Spatial question records:
—————

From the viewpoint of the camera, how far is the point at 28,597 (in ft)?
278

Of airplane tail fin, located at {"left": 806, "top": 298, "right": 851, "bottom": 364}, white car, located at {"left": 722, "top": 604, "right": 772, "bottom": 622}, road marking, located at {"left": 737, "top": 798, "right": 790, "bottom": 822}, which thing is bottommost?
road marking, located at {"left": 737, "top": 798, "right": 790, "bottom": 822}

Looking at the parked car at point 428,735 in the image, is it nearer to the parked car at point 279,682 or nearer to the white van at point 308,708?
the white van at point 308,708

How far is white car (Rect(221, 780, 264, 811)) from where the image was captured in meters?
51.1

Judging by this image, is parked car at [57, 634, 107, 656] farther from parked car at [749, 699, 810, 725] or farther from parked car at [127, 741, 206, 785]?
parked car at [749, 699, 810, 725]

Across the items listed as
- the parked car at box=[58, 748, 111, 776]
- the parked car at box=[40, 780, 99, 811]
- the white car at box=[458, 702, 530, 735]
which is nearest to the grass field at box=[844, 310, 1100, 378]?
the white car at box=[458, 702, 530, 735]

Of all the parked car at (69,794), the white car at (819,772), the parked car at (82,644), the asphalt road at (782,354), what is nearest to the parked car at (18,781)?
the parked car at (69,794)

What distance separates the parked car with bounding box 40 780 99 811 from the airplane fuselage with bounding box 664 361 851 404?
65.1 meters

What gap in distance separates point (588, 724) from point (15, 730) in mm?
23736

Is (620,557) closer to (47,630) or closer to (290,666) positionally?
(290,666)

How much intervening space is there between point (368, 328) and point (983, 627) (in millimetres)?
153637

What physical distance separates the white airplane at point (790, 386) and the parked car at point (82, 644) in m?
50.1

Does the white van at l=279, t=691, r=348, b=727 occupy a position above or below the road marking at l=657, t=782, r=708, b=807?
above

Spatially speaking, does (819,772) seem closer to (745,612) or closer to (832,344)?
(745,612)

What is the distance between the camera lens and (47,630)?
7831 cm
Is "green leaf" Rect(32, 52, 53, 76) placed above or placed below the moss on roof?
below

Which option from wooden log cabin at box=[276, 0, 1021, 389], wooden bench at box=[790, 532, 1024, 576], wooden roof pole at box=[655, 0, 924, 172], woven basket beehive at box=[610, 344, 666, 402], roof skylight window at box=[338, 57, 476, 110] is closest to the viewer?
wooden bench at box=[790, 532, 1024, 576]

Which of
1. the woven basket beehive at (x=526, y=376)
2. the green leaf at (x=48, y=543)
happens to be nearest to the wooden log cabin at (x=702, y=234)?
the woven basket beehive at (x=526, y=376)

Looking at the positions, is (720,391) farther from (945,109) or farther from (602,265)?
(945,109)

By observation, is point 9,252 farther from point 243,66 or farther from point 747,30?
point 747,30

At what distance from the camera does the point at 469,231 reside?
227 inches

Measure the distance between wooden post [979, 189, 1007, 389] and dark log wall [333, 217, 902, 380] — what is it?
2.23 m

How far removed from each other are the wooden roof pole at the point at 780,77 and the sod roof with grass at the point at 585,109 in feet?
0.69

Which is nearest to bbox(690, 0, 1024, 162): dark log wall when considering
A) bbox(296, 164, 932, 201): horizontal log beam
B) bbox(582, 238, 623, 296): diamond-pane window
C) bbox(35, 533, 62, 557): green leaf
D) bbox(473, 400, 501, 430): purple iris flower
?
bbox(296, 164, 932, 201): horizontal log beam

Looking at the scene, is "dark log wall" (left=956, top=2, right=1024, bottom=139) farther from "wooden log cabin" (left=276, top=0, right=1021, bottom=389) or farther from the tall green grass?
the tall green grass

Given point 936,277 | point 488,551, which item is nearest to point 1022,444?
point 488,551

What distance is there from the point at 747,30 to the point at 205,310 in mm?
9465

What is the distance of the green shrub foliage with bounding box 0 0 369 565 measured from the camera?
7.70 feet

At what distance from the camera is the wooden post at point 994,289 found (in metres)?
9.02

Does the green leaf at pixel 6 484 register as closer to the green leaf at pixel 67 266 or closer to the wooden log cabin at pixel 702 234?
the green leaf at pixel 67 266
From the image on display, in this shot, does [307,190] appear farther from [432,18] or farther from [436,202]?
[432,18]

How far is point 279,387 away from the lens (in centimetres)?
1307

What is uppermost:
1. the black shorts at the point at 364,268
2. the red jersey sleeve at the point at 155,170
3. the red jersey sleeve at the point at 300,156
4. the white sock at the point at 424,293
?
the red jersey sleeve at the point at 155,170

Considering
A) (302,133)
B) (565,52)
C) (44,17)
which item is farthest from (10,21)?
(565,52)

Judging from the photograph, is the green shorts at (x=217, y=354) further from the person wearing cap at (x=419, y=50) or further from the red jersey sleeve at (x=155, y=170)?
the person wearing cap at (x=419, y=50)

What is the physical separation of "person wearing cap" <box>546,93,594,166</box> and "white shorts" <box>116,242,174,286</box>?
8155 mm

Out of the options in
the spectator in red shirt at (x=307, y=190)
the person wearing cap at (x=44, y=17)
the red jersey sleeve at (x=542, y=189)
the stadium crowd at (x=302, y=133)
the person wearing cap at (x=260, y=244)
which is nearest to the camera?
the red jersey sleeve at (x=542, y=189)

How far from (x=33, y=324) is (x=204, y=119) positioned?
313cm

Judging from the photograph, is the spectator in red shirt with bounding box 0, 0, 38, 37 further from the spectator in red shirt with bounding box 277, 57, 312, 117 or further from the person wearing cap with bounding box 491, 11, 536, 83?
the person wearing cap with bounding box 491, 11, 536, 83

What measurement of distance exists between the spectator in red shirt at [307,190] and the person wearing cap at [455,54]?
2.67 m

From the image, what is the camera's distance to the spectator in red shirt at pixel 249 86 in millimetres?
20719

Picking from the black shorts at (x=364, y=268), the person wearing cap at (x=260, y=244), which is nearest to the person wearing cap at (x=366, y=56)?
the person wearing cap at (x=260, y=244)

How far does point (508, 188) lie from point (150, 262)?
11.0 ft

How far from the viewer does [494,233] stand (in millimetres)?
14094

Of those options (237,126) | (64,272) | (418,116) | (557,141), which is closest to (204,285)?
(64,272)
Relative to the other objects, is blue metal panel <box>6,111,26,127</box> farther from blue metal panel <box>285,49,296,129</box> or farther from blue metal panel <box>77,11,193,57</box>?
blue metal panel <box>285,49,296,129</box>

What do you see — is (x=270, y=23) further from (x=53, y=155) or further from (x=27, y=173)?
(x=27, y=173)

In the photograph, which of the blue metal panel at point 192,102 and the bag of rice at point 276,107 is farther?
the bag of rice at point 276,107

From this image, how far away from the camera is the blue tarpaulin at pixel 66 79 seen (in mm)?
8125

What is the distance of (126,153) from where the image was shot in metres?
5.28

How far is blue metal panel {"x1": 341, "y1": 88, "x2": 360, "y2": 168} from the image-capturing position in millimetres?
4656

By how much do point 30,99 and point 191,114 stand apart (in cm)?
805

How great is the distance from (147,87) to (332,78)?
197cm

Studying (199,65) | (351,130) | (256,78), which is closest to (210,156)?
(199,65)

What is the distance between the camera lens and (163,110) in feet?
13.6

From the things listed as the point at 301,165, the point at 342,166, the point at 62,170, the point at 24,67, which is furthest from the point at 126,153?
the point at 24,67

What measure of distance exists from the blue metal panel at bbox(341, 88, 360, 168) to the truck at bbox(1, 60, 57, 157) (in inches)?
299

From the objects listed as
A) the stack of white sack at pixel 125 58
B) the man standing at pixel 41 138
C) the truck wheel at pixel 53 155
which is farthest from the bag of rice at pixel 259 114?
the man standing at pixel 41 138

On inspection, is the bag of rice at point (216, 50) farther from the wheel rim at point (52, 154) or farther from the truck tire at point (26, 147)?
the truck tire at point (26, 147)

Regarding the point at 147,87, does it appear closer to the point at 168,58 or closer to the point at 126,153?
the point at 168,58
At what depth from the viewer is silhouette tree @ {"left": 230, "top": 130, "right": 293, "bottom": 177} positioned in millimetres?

—————

Give back the lines of the listing from the one with "What do you" through the end, both included, exactly as written and with nothing added.

What do you see — is (x=270, y=23) further from (x=53, y=155) or further from (x=27, y=173)?
(x=27, y=173)

In the photograph, which of the blue metal panel at point 192,102 and the bag of rice at point 276,107 is farther?
the bag of rice at point 276,107

From this image, how far away from the camera is the blue tarpaulin at pixel 66 79 seen (in mm)?
8125

What is the distance of (126,153) from where the image was shot in metres?
5.28

How far is blue metal panel {"x1": 341, "y1": 88, "x2": 360, "y2": 168} from the image-capturing position in millimetres?
4656

By how much do point 30,99 and point 191,114 stand apart (in cm)?
805

How great is the distance from (147,87) to (332,78)?
197cm

Studying (199,65) | (351,130) | (256,78), which is closest to (210,156)?
(199,65)

What is the distance between the camera lens and (163,110) in feet?
13.6

From the things listed as the point at 301,165, the point at 342,166, the point at 62,170, the point at 24,67, which is furthest from the point at 126,153?
the point at 24,67

What measure of distance exists from the blue metal panel at bbox(341, 88, 360, 168) to the truck at bbox(1, 60, 57, 157) (in inches)?
299

From the objects listed as
A) the stack of white sack at pixel 125 58
B) the man standing at pixel 41 138
C) the truck wheel at pixel 53 155
which is farthest from the bag of rice at pixel 259 114?
the man standing at pixel 41 138

On inspection, is the bag of rice at point (216, 50) farther from the wheel rim at point (52, 154) or farther from the truck tire at point (26, 147)?
the truck tire at point (26, 147)

Regarding the point at 147,87, does it appear closer to the point at 168,58 or closer to the point at 126,153?
the point at 168,58
At what depth from the viewer is silhouette tree @ {"left": 230, "top": 130, "right": 293, "bottom": 177} positioned in millimetres?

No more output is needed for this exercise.